Ski area officials – many of whom have since left the area – said it was too restrictive. Officials at Breckenridge Ski Resort, for instance, later asked the Forest Service to consider extending the ski area boundaries from their northern limit at Peak 7 to Peak 5.

And non-motorized-user groups – the largest of which is represented perhaps by the Summit Fat Tire Society – were scrambling. They said they were amazed by the number of trails Alternative D proposed to close and were having trouble understanding details in the Draft Environmental Impact Statement, which was found to have many areas of conflicting information.

Two years ago, U.S. Rep. Scott McInnis outlined a plan of his own, which he called a “modified Alternative C,” in which human uses would given more equal priority with environmental uses.

Now, however, environmentalists are worried – and McInnis is hoping – the plan will have less of a conservation thrust than in the draft alternative identified three years ago. Others are concerned the Republican balance in Washington will hurt their efforts to preserve the wilds.

Most importantly to backcountry recreationalists, however, was that the Forest Service consider addressing the travel management portion of the Forest Plan as a separate item, as is usually done. That section of the plan was eventually pulled from the documentation to be addressed separately, although initially, Forest Service officials said they’d hoped both documents could be considered together and set precedent for other forest plans throughout the nation.

A lot has changed since the plan was last updated. Mountain biking – now a mainstay of the Colorado tourism industry – was a new sport in 1984. Snowboarding had yet to gain its popularity. The sheer number of people who recreate in the backcountry has increased. The reintroduction of lynx into the state was a glimmer in the eyes of state wildlife officials.

The list of trails that could be closed in the Dillon Ranger District is six pages long, and includes a portion of the Wheeler Trail that crosses the Ten Mile Range – a National Recreational Trail – the Spruce Creek Trail and numerous others near Soda Creek, in the Golden Horseshoe and around Rainbow Lakes. Alternative D even proposes the closure of the Frey Gulch trail to horses – on which an outfitter currently holds a Forest Service permit to conduct tours.

Citizens said they were worried about changes that could be made to wilderness and roadless areas in the national forest and to what extent the Forest Service might encourage logging operations.

Alarmed by the potential impacts of the proposals outlined in Alternative D, many began their fight.

Battle plans involved absorbing as much of the information provided as possible, getting people to write the forest supervisor to request more time to comment and separate the travel management plan from the rest of the Forest Plan, and to try to come to a “sensible center” between managing the trails the way they have been for 15 years – the status quo – and adequately addressing the needs of increasing numbers of forest users.

Since then, the Forest Service has allocated more time for citizens to consider the proposal.

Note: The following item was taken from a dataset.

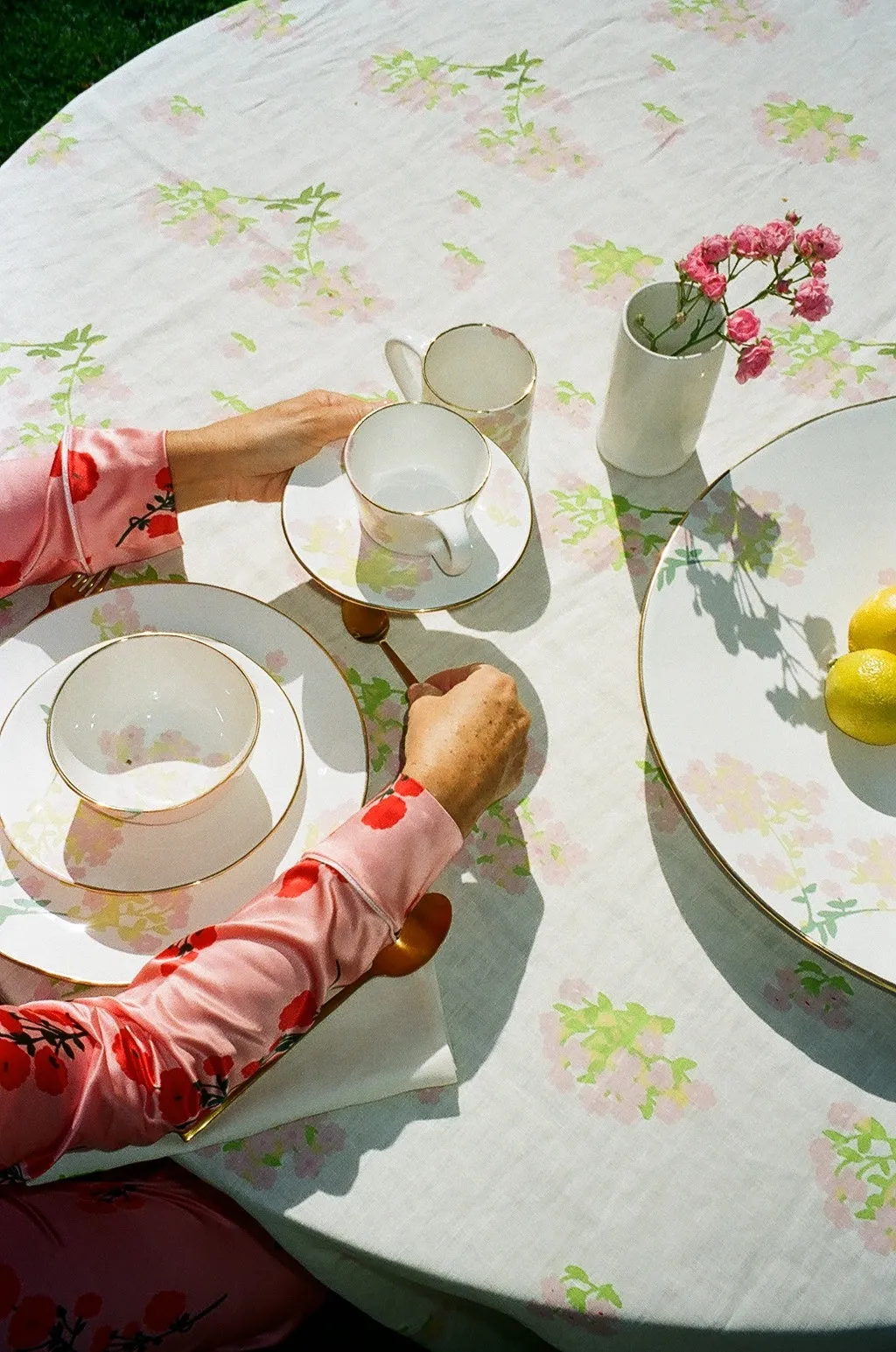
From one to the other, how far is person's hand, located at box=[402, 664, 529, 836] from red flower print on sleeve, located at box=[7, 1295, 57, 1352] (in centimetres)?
56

And county goals, some of which were in the beginning stages, have also come to fruition. Summit County now has a backcountry zone, uses a voluntary Transfer of Development Rights program to move density out of the backcountry and has implemented the Joint Upper Blue Master Plan that guides development as the valley approaches buildout. Citizens – even those as polar as snowmobilers and cross-country skiers – have banded together to work out their differences on such things as trailheads, parking, trash, noise and trail use.

Management is vital, as well, Rossetter said, because one day, “We’ll come to the day and place where a capacity cap will be implemented on roads, trails and rivers. We need to take the time to figure out what we can live with. We need to work on that together.”

Once details of the plan are unveiled, other plans that have sat on the back burner will be addressed anew. Among them is the Blue River Stewardship plan, which will specifically address management along the Ten Mile Range. Included in that are possible trail closures, logging to create fire breaks and improve the health of the forest and campground improvements.